Entstehung, Geschichte und Vertreter
Der marxistische Humanismus entwickelte sich hauptsächlich in den Jahren nach dem Zweiten Weltkrieg. Bedeutende Theoretiker waren Ernst Bloch, Herbert Marcuse, Adam Schaff, Leszek Kołakowski, Roger Garaudy, Rodolfo Mondolfo oder auch Erich Fromm, der in seinen Humanismus zudem Aspekte von Sigmund Freuds Theorien einzubringen versuchte (siehe auch Freudomarxismus). Diese Autoren wollten den humanistischen Aspekt – laut ihrer Interpretation die Essenz des Marxismus – wiedergewinnen und weiterentwickeln. Man distanzierte sich sowohl vom stalinistischen Regime der Sowjetunion und der gewaltsamen Umverteilungspolitik Maos als auch von den auf die Zeit Stalins folgenden Staatsbürokratien in Mittel- und Osteuropa.

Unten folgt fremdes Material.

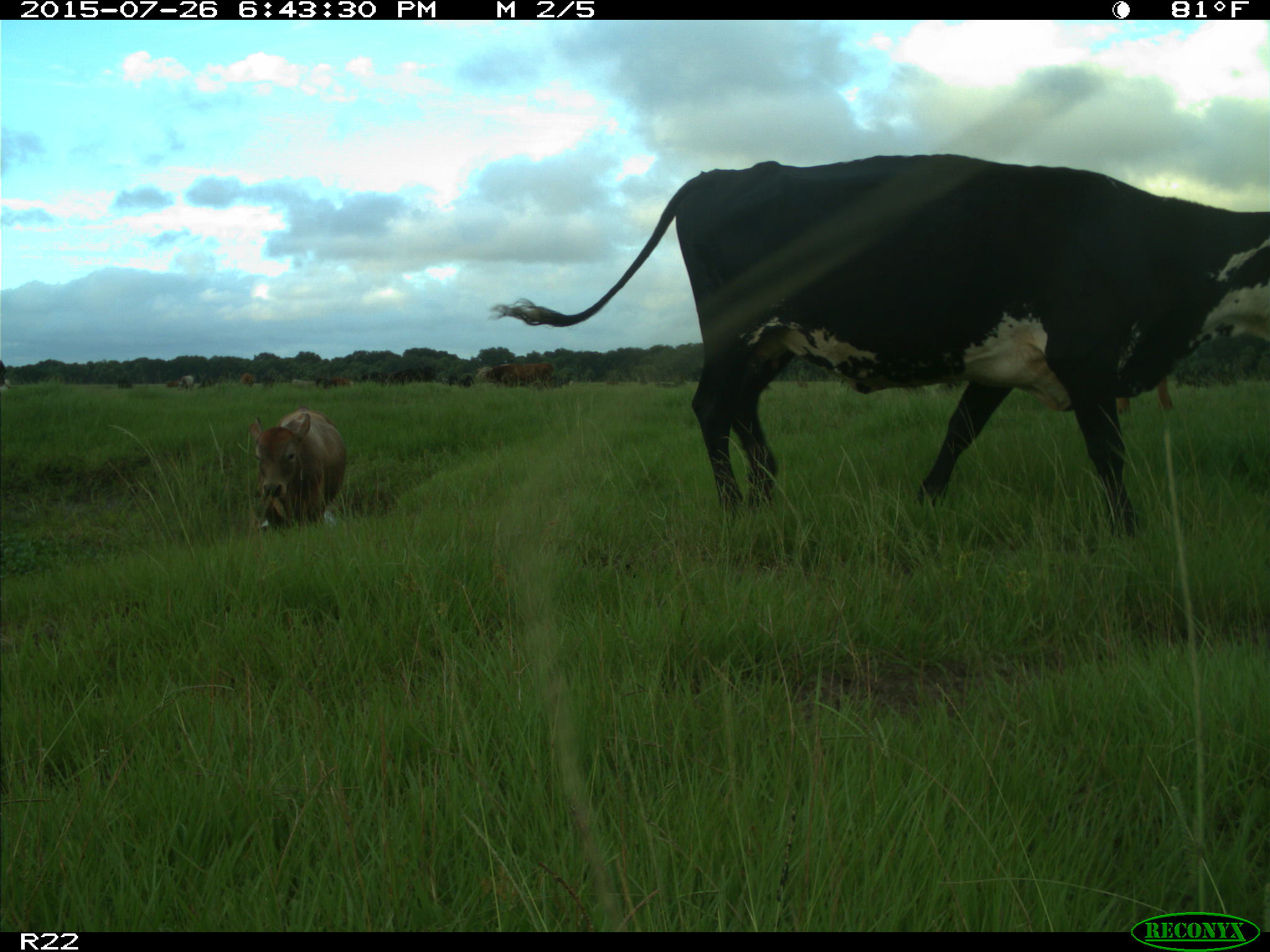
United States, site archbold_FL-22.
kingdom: Animalia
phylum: Chordata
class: Mammalia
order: Artiodactyla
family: Bovidae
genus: Bos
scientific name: Bos taurus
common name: domestic cow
Bos taurus (domestic cow).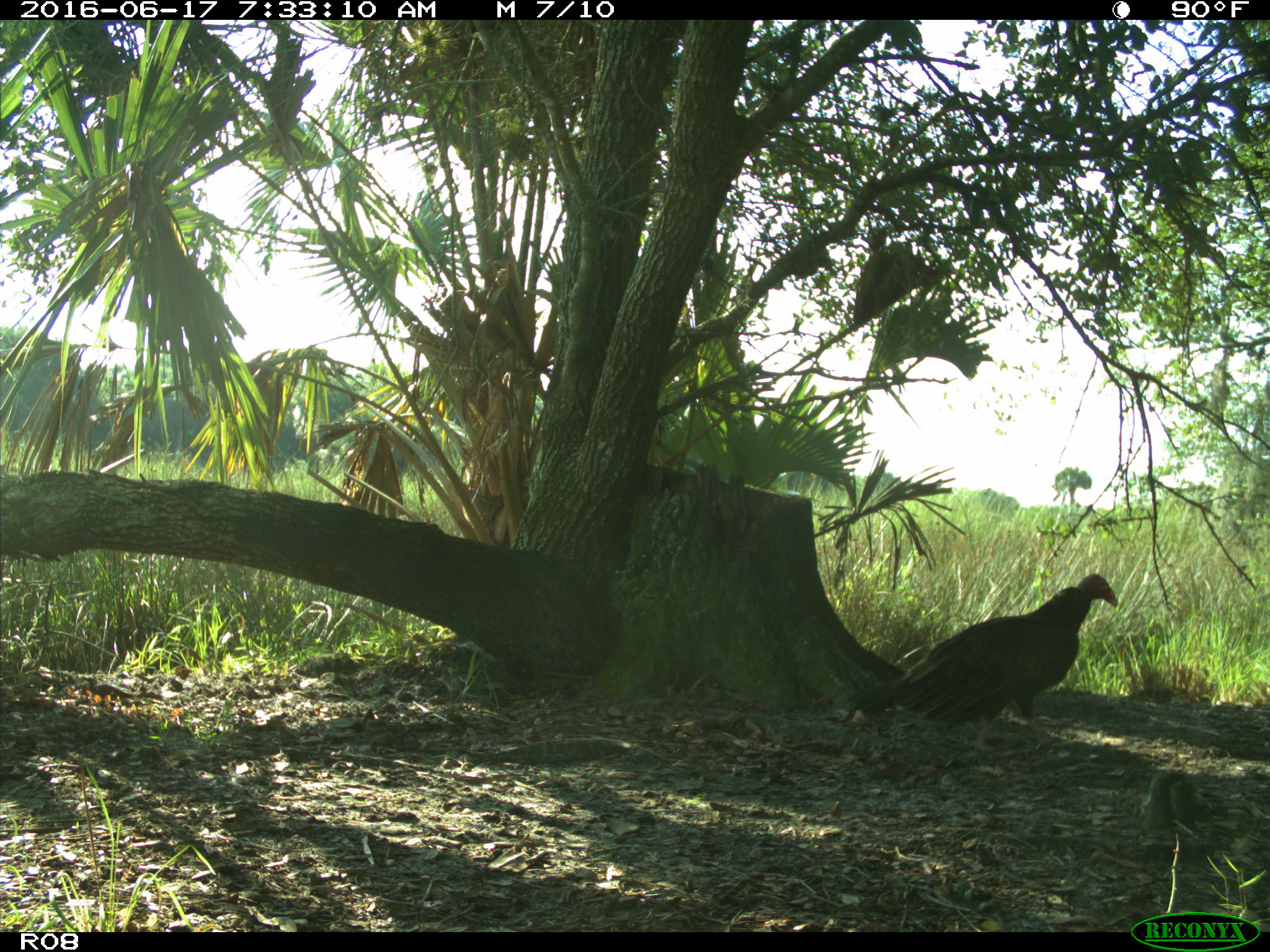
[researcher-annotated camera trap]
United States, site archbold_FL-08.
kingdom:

1890 hatte Friedrich Engels in einem Brief an Joseph Bloch betont, dass man den Marxismus missverstanden habe und es ein Irrtum gewesen sei, einen absoluten und einseitigen Determinismus der Produktivkräfte auf das Bewusstsein und den Überbau zu sehen. Das Bewusstsein habe seinerseits Auswirkungen auf die Struktur und sei notwendig für das revolutionäre Verständnis der Strukturveränderungen und des Widerspruchs zwischen den Produktivkräften und den sozialen Beziehungen.[2]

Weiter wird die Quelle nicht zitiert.